Ernesto (Oscar Ferrigno) administra el hotel de la familia en una localidad balnearia (la película se filmó en las inmediaciones de Valeria del Mar), junto con su mamá Elisa (Norma Aleandro) y su hermana Betina (Valeria Lorca). Todo está como estacionado en ese hotel-vivienda. Como además no se trata de plena temporada, los pasajeros no abundan. Un señor mayor y dos chicas retozonas despiertan los comentarios más o menos chusmas de Elisa, la molestia de Ernesto (que luce, en verdad, algo así como un malestar instalado) y la mudez de Betina, que da toda la sensación de sufrir alguna clase de discapacidad mental. En medio de esa módica semisordidez, un día de pronto aparece Julia, hija de Ernesto, que no ve a su padre desde hace un rato largo (la debutante Malena Sánchez). Algo pasó en Buenos Aires que la hizo venir, algo le pasa a Ernesto que no se siente muy cómodo con su visita.
Como sucedía en El infinito sin estrellas, el secreto, lo largamente ocultado, lo no dicho, son todo un nudo aquí.

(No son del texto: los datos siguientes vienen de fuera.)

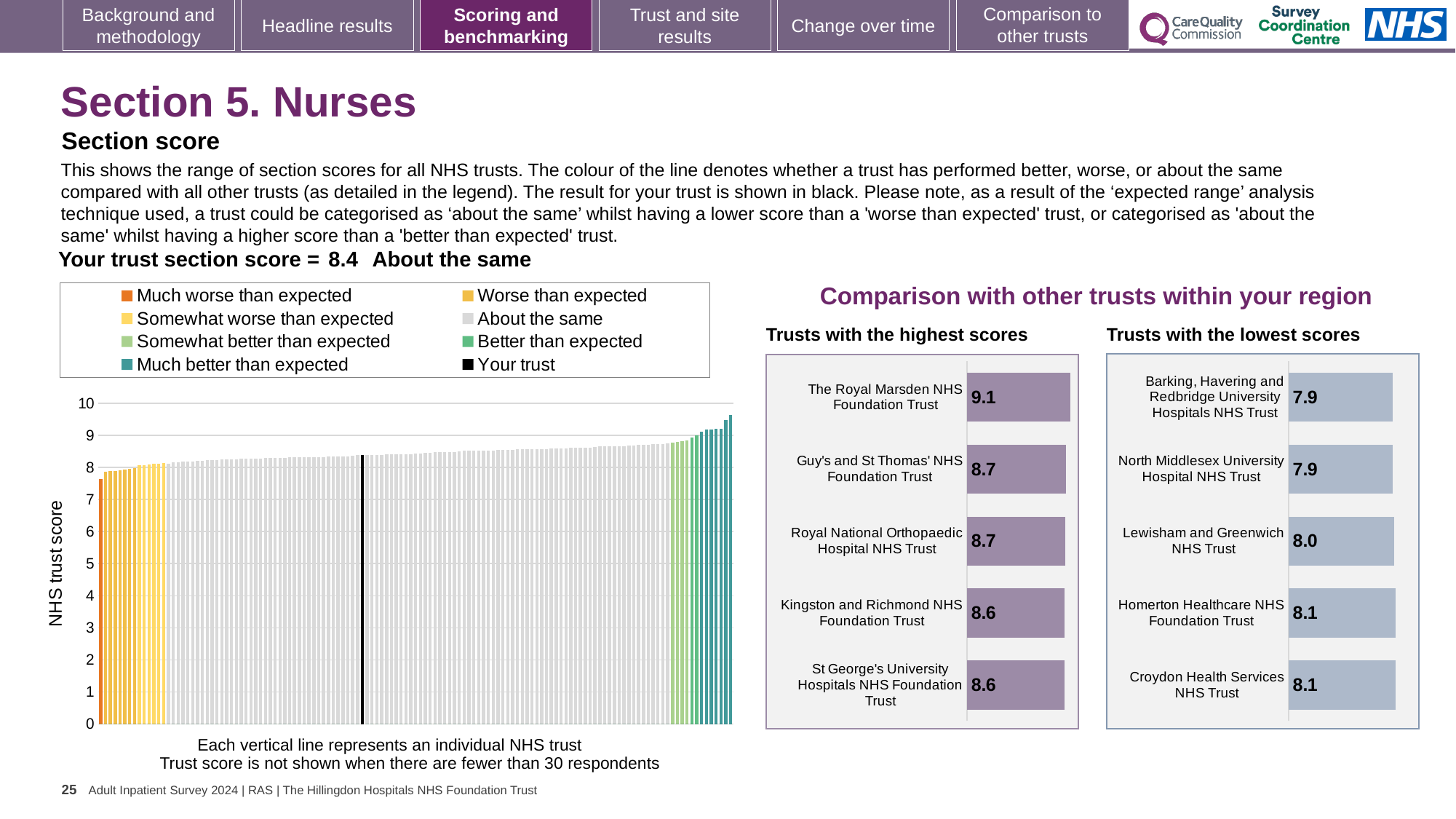
In the 'Trusts with the highest scores' chart, what is the score for Kingston and Richmond NHS Foundation Trust? 8.6 How many entries does the legend of the large chart on the left list? 8 In the 'Trusts with the highest scores' chart, how many trusts are listed? 5 In the 'Trusts with the lowest scores' chart, what is the score for Lewisham and Greenwich NHS Trust? 8.0 What kind of chart is the large chart on the left showing NHS trust scores? Bar chart In the 'Trusts with the highest scores' chart, what is the difference between the scores of The Royal Marsden NHS Foundation Trust and St George's University Hospitals NHS Foundation Trust? 0.5 In the 'Trusts with the highest scores' chart, which trust has the highest score? The Royal Marsden NHS Foundation Trust In the large chart on the left, do the trust scores rise or fall from left to right? Rise In the 'Trusts with the lowest scores' chart, which is larger: the score for Homerton Healthcare NHS Foundation Trust or North Middlesex University Hospital NHS Trust? Homerton Healthcare NHS Foundation Trust In the 'Trusts with the lowest scores' chart, what is the difference between the scores of Homerton Healthcare NHS Foundation Trust and Barking, Havering and Redbridge University Hospitals NHS Trust? 0.2 In the 'Trusts with the highest scores' chart, what is the score for The Royal Marsden NHS Foundation Trust? 9.1 In the 'Trusts with the lowest scores' chart, what is the score for Croydon Health Services NHS Trust? 8.1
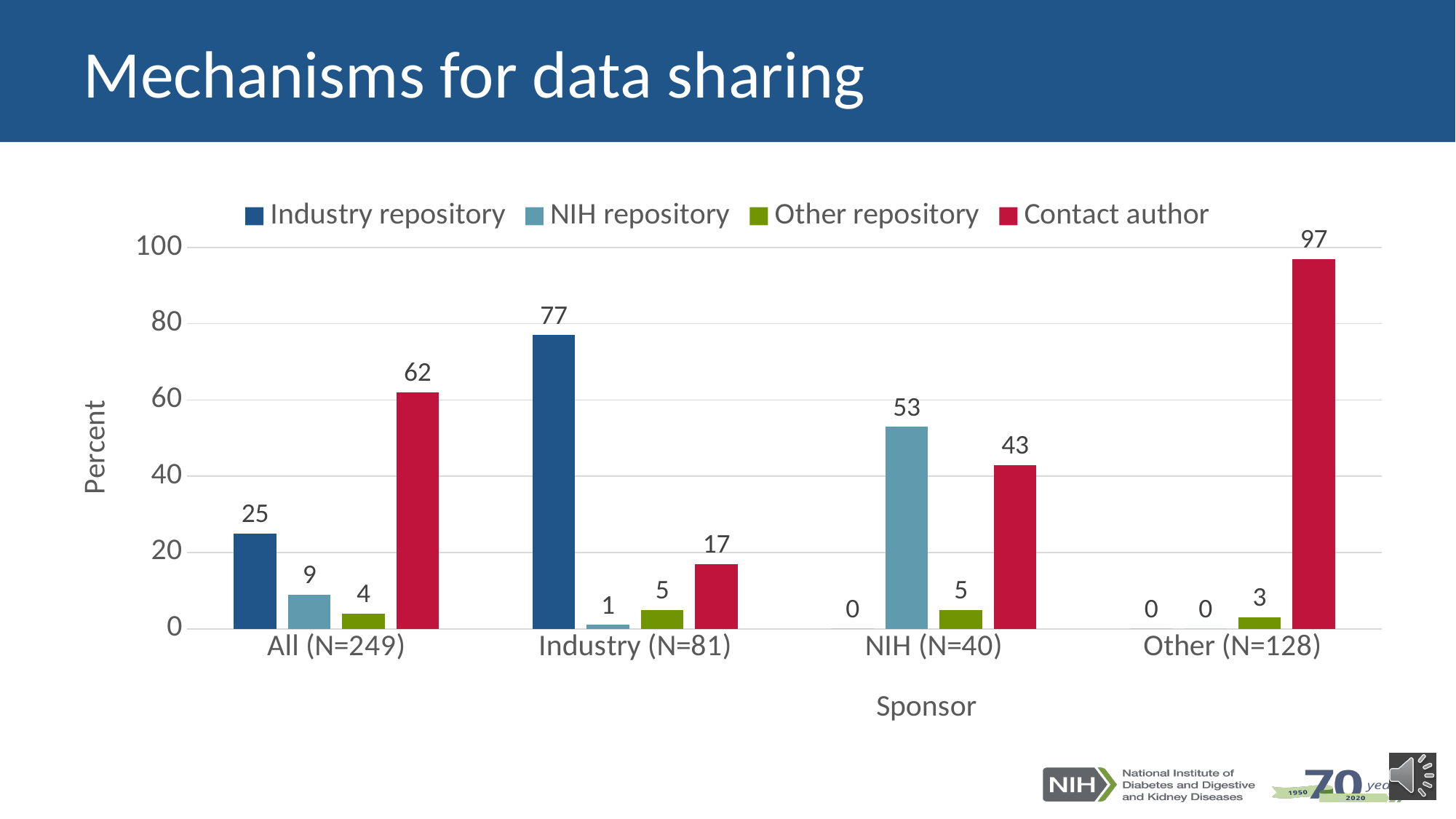
Which category has the highest Contact author value? Other (N=128) What is the label of the y axis? Percent What kind of chart is shown on the slide? Bar chart What is the value for NIH repository in the NIH (N=40) category? 53 What is the value for Other repository in the All (N=249) category? 4 What is the value for Industry repository in the Industry (N=81) category? 77 What is the value for Contact author in the Other (N=128) category? 97 Which is larger in the NIH (N=40) category: NIH repository or Contact author? NIH repository Which category has the lowest Industry repository value? NIH (N=40) and Other (N=128) (both 0) What is the difference between the Contact author values for Other (N=128) and All (N=249)? 35 How many series does the legend list? 4 How many sponsor categories are shown on the x axis? 4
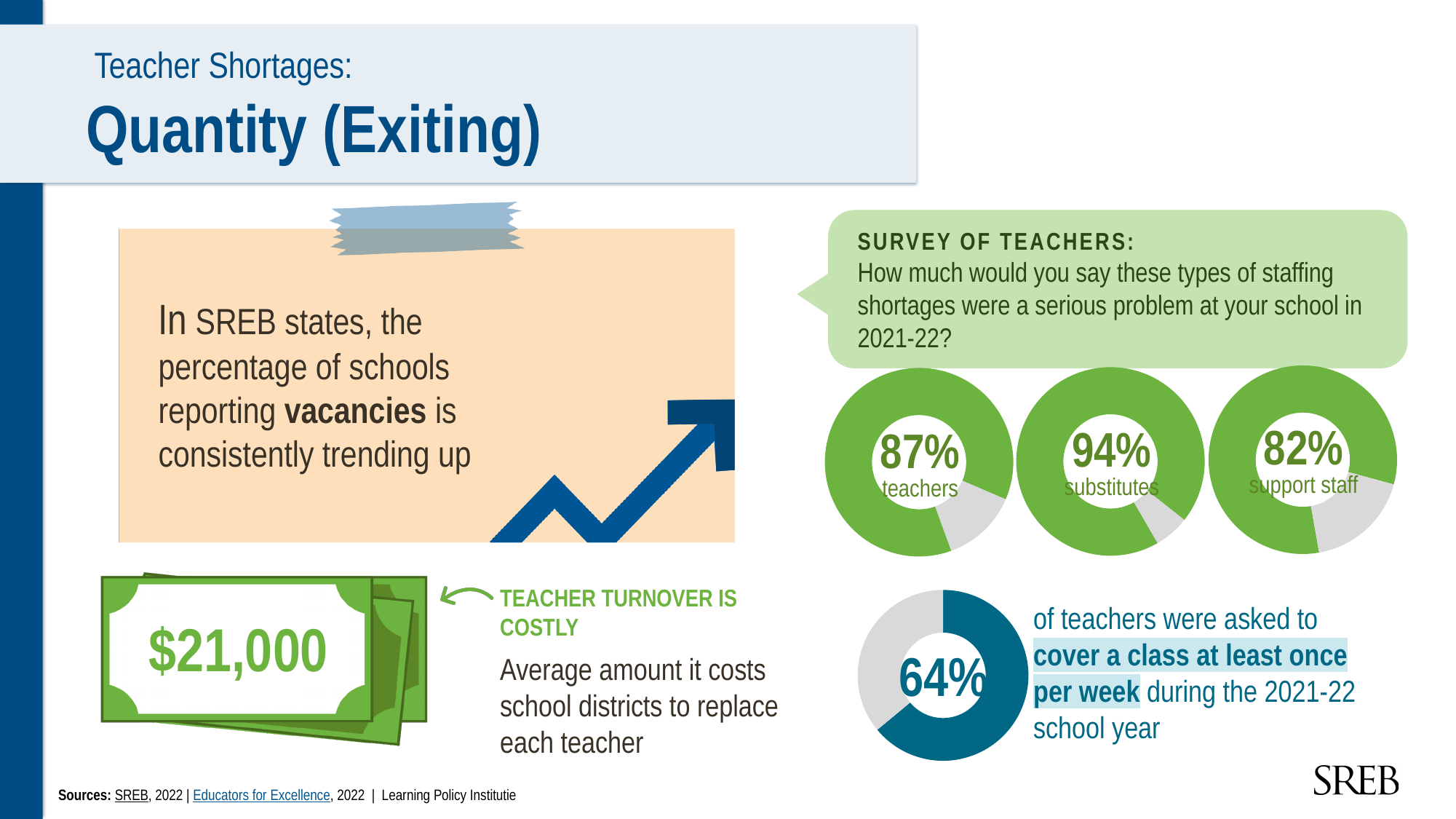
In the blue donut chart at the bottom right, what percentage of teachers were asked to cover a class at least once per week during the 2021-22 school year? 64% In the survey of teachers donut charts, is the percentage for teachers or for support staff larger? teachers Among the three green donut charts (teachers, substitutes, support staff), which staffing type has the lowest percentage? support staff What colour is the filled portion of the donut chart showing 64%? blue In the survey of teachers donut charts, what is the difference between the substitutes percentage and the support staff percentage? 12% In the survey of teachers donut charts, what is the difference between the teachers percentage and the substitutes percentage? 7% In the survey of teachers donut charts, what percentage is shown for support staff? 82% In the survey of teachers donut charts, what percentage is shown for substitutes? 94% Among the three green donut charts (teachers, substitutes, support staff), which staffing type has the highest percentage? substitutes What type of chart is used to show the 64% figure at the bottom right of the slide? donut chart In the survey of teachers donut charts, what percentage of teachers said teacher shortages were a serious problem at their school in 2021-22? 87% How many green donut charts are shown under the survey of teachers question? 3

La diferencia es que mientras en aquella película todo eso funcionaba como un iceberg del cual asomaban puntas, aquí asoma más bien poco. Las revelaciones, cuando tienen lugar, pierden peso, porque previamente no se construyó algún misterio a su alrededor. En verdad, el propio mecanismo misterio-revelación es una fórmula dramática tan añeja como la del extraño (en este caso, extraña) que viene a subvertir el orden familiar. Tan teatral como el estilo –visible, enfático, gestual– con que Jorge Suárez compone un personaje lleno de clichés, el del amigo sibarita –chef, jazzero, fumador en pipa– de Ernesto. Fórmulas remanidas, actuaciones teatrales o debilidades de armado no lastraban la película anterior de González Amer, que tal vez no fuera modernísima pero estaba sabiamente y pacientemente construida. Se supone que un chiste o curiosidad tibiamente cholula lo constituiría el hecho de que Ferrigno es hijo de Aleandro y esposo de Lorca. Más que eso importan, desde ya, la frescura y modernidad aportadas por Malena Sánchez. Una chica que –como es común en su generación y escaso aquí a su alrededor– parecería llevar en sí el ADN de la actuación cinematográfica.